WHAT YOU ARE ASKED TO DO: Rewrite every row below with each occurrence of "camera" changed to "viewpoint", keeping everything else the same. Leave the pictures out of your answer.

====== ENTRIES

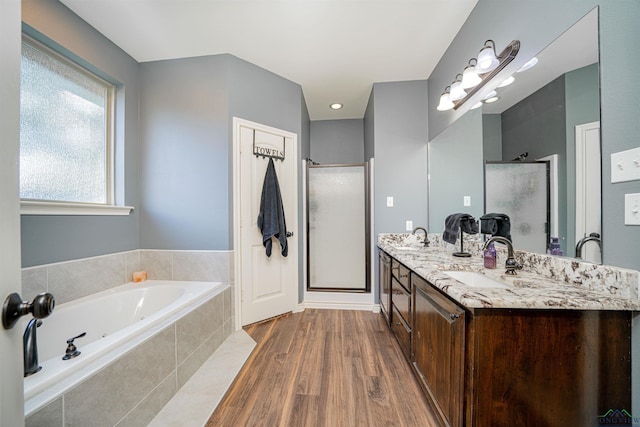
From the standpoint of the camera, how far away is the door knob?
500mm

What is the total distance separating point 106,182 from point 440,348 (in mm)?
2796

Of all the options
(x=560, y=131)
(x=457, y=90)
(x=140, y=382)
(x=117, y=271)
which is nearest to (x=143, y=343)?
(x=140, y=382)

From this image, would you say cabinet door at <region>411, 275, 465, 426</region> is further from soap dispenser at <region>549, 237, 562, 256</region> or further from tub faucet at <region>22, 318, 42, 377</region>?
tub faucet at <region>22, 318, 42, 377</region>

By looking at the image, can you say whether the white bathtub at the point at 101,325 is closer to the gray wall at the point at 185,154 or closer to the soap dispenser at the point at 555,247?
the gray wall at the point at 185,154

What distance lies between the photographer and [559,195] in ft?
3.77

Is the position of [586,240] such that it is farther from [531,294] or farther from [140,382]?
[140,382]

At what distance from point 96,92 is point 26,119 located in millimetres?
670

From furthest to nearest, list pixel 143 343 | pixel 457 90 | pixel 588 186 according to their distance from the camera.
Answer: pixel 457 90 → pixel 143 343 → pixel 588 186

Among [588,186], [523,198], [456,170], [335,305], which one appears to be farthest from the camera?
[335,305]

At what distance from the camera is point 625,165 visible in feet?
2.82

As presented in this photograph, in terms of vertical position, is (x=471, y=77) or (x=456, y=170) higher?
(x=471, y=77)

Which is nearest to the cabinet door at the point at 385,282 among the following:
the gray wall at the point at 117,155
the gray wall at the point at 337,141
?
the gray wall at the point at 337,141

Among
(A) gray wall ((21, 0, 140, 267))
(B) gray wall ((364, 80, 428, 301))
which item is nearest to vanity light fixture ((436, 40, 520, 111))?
(B) gray wall ((364, 80, 428, 301))

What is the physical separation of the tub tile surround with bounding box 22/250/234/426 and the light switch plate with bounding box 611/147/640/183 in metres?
2.20
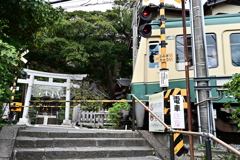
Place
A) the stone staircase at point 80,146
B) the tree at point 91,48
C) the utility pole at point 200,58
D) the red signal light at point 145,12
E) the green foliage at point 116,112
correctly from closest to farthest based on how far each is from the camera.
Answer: the stone staircase at point 80,146 → the utility pole at point 200,58 → the red signal light at point 145,12 → the green foliage at point 116,112 → the tree at point 91,48

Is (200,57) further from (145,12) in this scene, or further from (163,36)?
(145,12)

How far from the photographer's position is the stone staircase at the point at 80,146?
396 centimetres

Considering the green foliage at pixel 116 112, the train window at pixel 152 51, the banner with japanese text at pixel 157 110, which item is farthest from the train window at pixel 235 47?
the green foliage at pixel 116 112

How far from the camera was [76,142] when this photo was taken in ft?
14.8

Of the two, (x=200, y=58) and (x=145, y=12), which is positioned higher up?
(x=145, y=12)

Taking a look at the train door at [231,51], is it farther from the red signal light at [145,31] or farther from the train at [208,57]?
the red signal light at [145,31]

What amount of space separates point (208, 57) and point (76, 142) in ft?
15.0

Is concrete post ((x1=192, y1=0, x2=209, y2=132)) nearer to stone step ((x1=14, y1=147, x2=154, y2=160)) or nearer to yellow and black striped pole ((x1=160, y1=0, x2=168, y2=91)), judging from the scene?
yellow and black striped pole ((x1=160, y1=0, x2=168, y2=91))

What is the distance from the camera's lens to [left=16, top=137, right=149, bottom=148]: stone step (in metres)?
4.18

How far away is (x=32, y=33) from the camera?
471 cm

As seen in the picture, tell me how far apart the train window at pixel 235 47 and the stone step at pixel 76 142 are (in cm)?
367

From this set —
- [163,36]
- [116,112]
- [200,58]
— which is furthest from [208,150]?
[116,112]

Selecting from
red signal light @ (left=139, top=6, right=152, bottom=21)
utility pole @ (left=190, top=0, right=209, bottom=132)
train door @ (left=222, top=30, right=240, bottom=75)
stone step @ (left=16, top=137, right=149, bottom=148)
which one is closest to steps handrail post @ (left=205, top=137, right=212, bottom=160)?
utility pole @ (left=190, top=0, right=209, bottom=132)

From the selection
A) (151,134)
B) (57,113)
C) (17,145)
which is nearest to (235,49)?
(151,134)
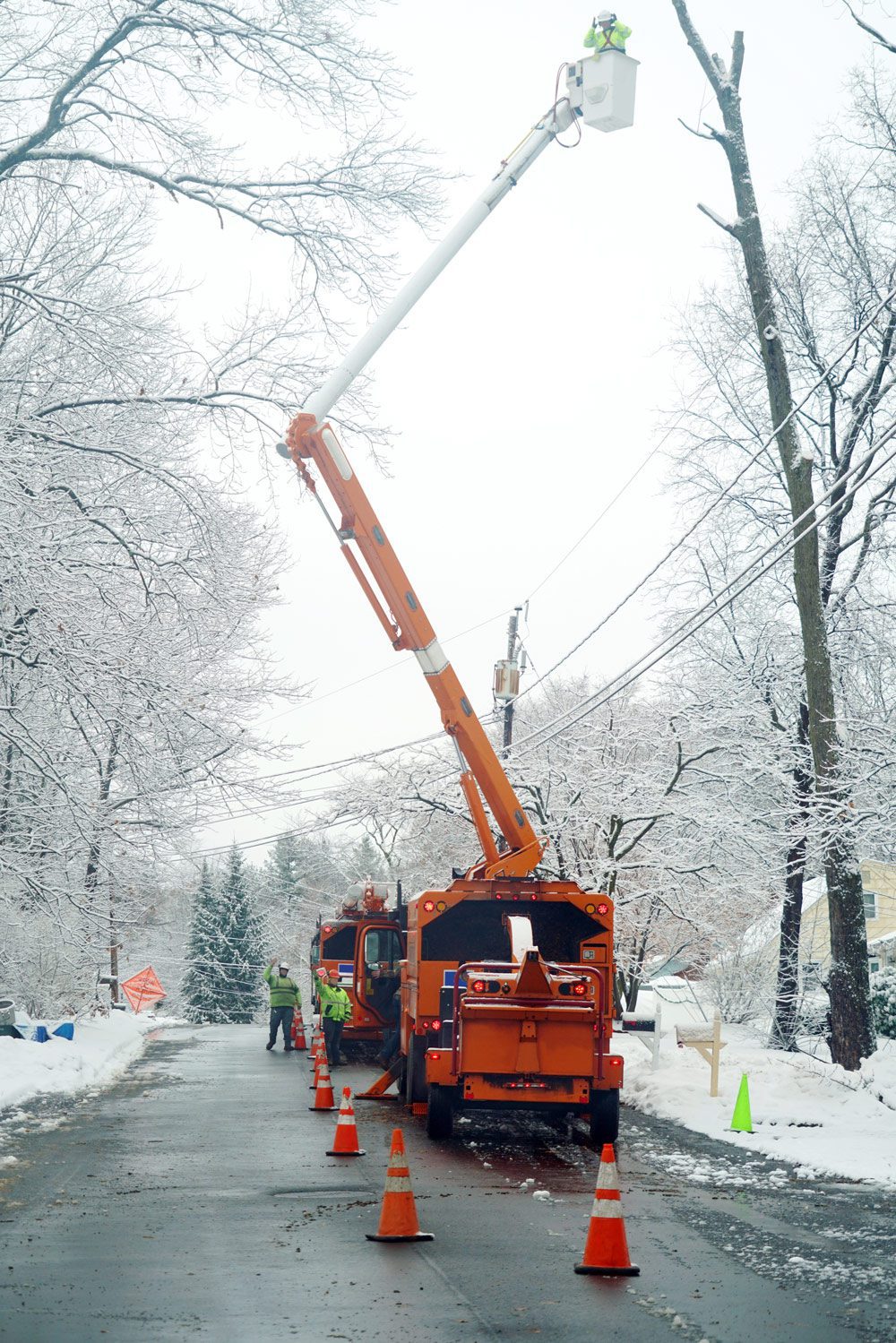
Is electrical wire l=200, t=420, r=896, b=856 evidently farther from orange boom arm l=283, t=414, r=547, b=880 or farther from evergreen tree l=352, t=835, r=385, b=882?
evergreen tree l=352, t=835, r=385, b=882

============

THE SOLUTION:
From the standpoint of the viewpoint, how far away is the door knob?
500mm

What is the total distance separating point 106,182 from point 440,348 (in mm)?
2796

Of all the options
(x=560, y=131)
(x=457, y=90)
(x=140, y=382)
(x=117, y=271)
which is nearest to (x=143, y=343)?
(x=140, y=382)

From this image, would you say cabinet door at <region>411, 275, 465, 426</region> is further from soap dispenser at <region>549, 237, 562, 256</region> or further from tub faucet at <region>22, 318, 42, 377</region>?
tub faucet at <region>22, 318, 42, 377</region>

By looking at the image, can you say whether the white bathtub at the point at 101,325 is closer to the gray wall at the point at 185,154 or closer to the soap dispenser at the point at 555,247?
the gray wall at the point at 185,154

What distance lies between the photographer and [559,195] in ft?
3.77

Is the position of [586,240] such that it is farther from [531,294] or farther from [140,382]?
[140,382]

At what distance from point 96,92 is point 26,119 located in millimetres?
670

From furthest to nearest, list pixel 143 343 | pixel 457 90 | pixel 588 186 according to their distance from the viewpoint.
Answer: pixel 457 90 → pixel 143 343 → pixel 588 186

Among [588,186], [523,198], [456,170], [335,305], which one appears to be farthest from the viewpoint?
[335,305]

At what distance from the viewpoint is point 625,165 visible in feet?
2.82

As presented in this photograph, in terms of vertical position, is (x=471, y=77) or (x=456, y=170) higher?
(x=471, y=77)

Which is nearest to the cabinet door at the point at 385,282 among the following:
the gray wall at the point at 117,155
the gray wall at the point at 337,141
?
the gray wall at the point at 337,141

Among
(A) gray wall ((21, 0, 140, 267))
(B) gray wall ((364, 80, 428, 301))
which item is nearest to vanity light fixture ((436, 40, 520, 111))?
(B) gray wall ((364, 80, 428, 301))

What is the physical separation of the tub tile surround with bounding box 22/250/234/426 and the light switch plate with bounding box 611/147/640/183 in metres?
2.20
Place
A) the stone staircase at point 80,146
B) the tree at point 91,48
C) the utility pole at point 200,58
D) the red signal light at point 145,12
E) the green foliage at point 116,112
correctly from closest to farthest based on how far each is from the viewpoint.
Answer: the stone staircase at point 80,146 → the utility pole at point 200,58 → the red signal light at point 145,12 → the green foliage at point 116,112 → the tree at point 91,48

Is (200,57) further from (145,12) in this scene, or further from (163,36)?
(145,12)

How far from the photographer's position is the stone staircase at the point at 80,146?
396 centimetres

Considering the green foliage at pixel 116 112, the train window at pixel 152 51, the banner with japanese text at pixel 157 110, which item is farthest from the train window at pixel 235 47?
the green foliage at pixel 116 112

How far from the viewpoint was [76,142] when this photo was taken in ft?
14.8

Of the two, (x=200, y=58) and (x=145, y=12), which is positioned higher up?
(x=145, y=12)

Taking a look at the train door at [231,51], is it farther from the red signal light at [145,31] or farther from the train at [208,57]?
the red signal light at [145,31]

What amount of space separates point (208, 57) and point (76, 142) in ft?
15.0

Is concrete post ((x1=192, y1=0, x2=209, y2=132)) nearer to stone step ((x1=14, y1=147, x2=154, y2=160)) or nearer to yellow and black striped pole ((x1=160, y1=0, x2=168, y2=91)), judging from the scene?
yellow and black striped pole ((x1=160, y1=0, x2=168, y2=91))

What is the distance from the viewpoint's lens to [left=16, top=137, right=149, bottom=148]: stone step (in metres)?
4.18

How far away is (x=32, y=33) from the viewpoint?
471 cm

As seen in the picture, tell me how far apart the train window at pixel 235 47 and the stone step at pixel 76 142 are (in cm)?
367

From this set —
- [163,36]
- [116,112]
- [200,58]
— which is furthest from [208,150]?
[116,112]

Selecting from
red signal light @ (left=139, top=6, right=152, bottom=21)
utility pole @ (left=190, top=0, right=209, bottom=132)
train door @ (left=222, top=30, right=240, bottom=75)
stone step @ (left=16, top=137, right=149, bottom=148)
which one is closest to steps handrail post @ (left=205, top=137, right=212, bottom=160)?
utility pole @ (left=190, top=0, right=209, bottom=132)

From the selection
A) (151,134)
B) (57,113)
C) (17,145)
which is nearest to (235,49)?
(151,134)
Is electrical wire l=200, t=420, r=896, b=856 evidently farther from orange boom arm l=283, t=414, r=547, b=880 or farther from evergreen tree l=352, t=835, r=385, b=882?
evergreen tree l=352, t=835, r=385, b=882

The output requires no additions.